The favorable policies announced by the central bank today are absolutely brutal! In my 28 years in the A-share market, I've never seen such aggressive good news—institutions can now borrow from the 'central bank mom' if they lack funds to buy stocks! Eligible securities firms, funds, and insurance companies can use assets like bonds, stock ETFs, and CSI 300 constituent stocks as collateral to exchange for highly liquid assets such as government bonds and central bank bills from the central bank. This will significantly enhance institutions' ability to obtain funds and increase their stock holdings. The initial scale of the swap facility is 500 billion yuan, and it may be expanded in the future depending on the situation. 'If it works well, there could be a second 500 billion, a third 500 billion.'
The funds obtained through this tool can only be used to invest in the stock market. For example, a fund company holds CSI 300 constituent stocks but is forced to sell them due to investor redemptions. Selling the stocks leads to a decline in the fund's net value, which in turn triggers more redemptions—a vicious cycle. Now, this fund company can pledge some of its stocks to the central bank in exchange for highly liquid assets like government bonds and central bank bills. These assets can then be liquidated into cash, allowing the fund manager to meet redemption demands without selling stocks. The fund company might even use the cash to increase its positions, effectively breaking the vicious cycle of stock sell-offs. Additionally, banks are encouraged to provide loans to listed companies and major shareholders for stock buybacks and increased holdings. The central bank will offer relending to banks with 100% funding support at an interest rate of 1.75%. The initial quota is 300 billion yuan, with potential expansions based on usage. This policy applies to listed companies of all ownership types.
When a listed company sees its stock price at a low level and wants to buy back shares but lacks funds, it can now take out a bank loan to increase holdings or repurchase its own shares.
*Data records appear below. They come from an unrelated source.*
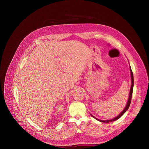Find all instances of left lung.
<instances>
[{"instance_id": "obj_1", "label": "left lung", "mask_w": 149, "mask_h": 149, "mask_svg": "<svg viewBox=\"0 0 149 149\" xmlns=\"http://www.w3.org/2000/svg\"><path fill=\"white\" fill-rule=\"evenodd\" d=\"M130 72H131V77H132V86H131V88H130V94H129V100H128V101H127V105H126V106H125V109H124V110H123L117 117H116V118H113V119H112V120H104H104H100L97 119V118L94 117V116H93L91 115L94 118H95L96 120H98V121H100V122H102V123H110V122L118 120V118H120L125 113V111H126L127 110H128V109H129V107H130V105L131 101H132V94H133V86H134L133 74V72H132V70H131V68H130Z\"/></svg>"}]
</instances>
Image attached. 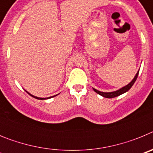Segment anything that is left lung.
Wrapping results in <instances>:
<instances>
[{"label":"left lung","mask_w":153,"mask_h":153,"mask_svg":"<svg viewBox=\"0 0 153 153\" xmlns=\"http://www.w3.org/2000/svg\"><path fill=\"white\" fill-rule=\"evenodd\" d=\"M138 75H139V71H138L137 74H136V76H135V77L133 78V79L131 81L129 84L126 85V86H124V87H123V88L120 89L119 90H117V91L111 92V93H103V92L99 91V90H96V89H94V88H93V90H94L96 93H98V94H100V95H101L102 97H106V98H113V97H118V96L121 95V94H123V93H126V92L128 91V90H129V89L132 87V85L134 84L135 81H136V79H137Z\"/></svg>","instance_id":"obj_1"}]
</instances>
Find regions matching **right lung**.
<instances>
[{
  "label": "right lung",
  "mask_w": 153,
  "mask_h": 153,
  "mask_svg": "<svg viewBox=\"0 0 153 153\" xmlns=\"http://www.w3.org/2000/svg\"><path fill=\"white\" fill-rule=\"evenodd\" d=\"M27 92V91H26ZM28 94H30L29 93H27ZM30 96H31V97H33V98H35V99H37V100H46V99H49V98H51V97H56V95H55V96H53V97H49V98H40V97H34V96H33V95H31V94H30Z\"/></svg>",
  "instance_id": "1"
}]
</instances>
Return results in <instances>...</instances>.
Ultimately, the central bank will settle the payment. The obvious goal of this move is to rescue the market and reverse the continuous decline in A-shares. It aims to boost market confidence, enhance liquidity, and help the A-share market quickly rebound from the bottom. At such historically low levels in the A-share market, if I were an institutional investor, I would immediately seek loans from the central bank to increase my positions. This would allow my institution to outperform others and achieve substantial investment returns.
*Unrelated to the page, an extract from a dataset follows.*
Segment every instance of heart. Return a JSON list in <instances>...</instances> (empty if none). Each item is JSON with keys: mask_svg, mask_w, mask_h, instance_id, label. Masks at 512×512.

If I were a major shareholder of a listed company, I would also consider borrowing from banks to increase holdings of my company's shares during the market bottom. The central bank is set to inject massive liquidity into the A-share market, and as the tide rises, the market bottom has already formed. Driven by this super-positive news, A-shares surged today. The SSE 50 Index rose sharply, with the most oversold stocks seeing the biggest gains. Kweichow Moutai soared 8.8%, and TCL Zhonghuan hit the limit-up! This policy clearly demonstrates the central bank's firm resolve to stabilize the A-share market. It’s foreseeable that if the A-share market remains sluggish, the government will roll out even stronger policies to support it. As an ordinary investor, hesitating or staying bearish at this point would be unwise. I will stick to my strategy of continuously increasing positions below 3,000 points.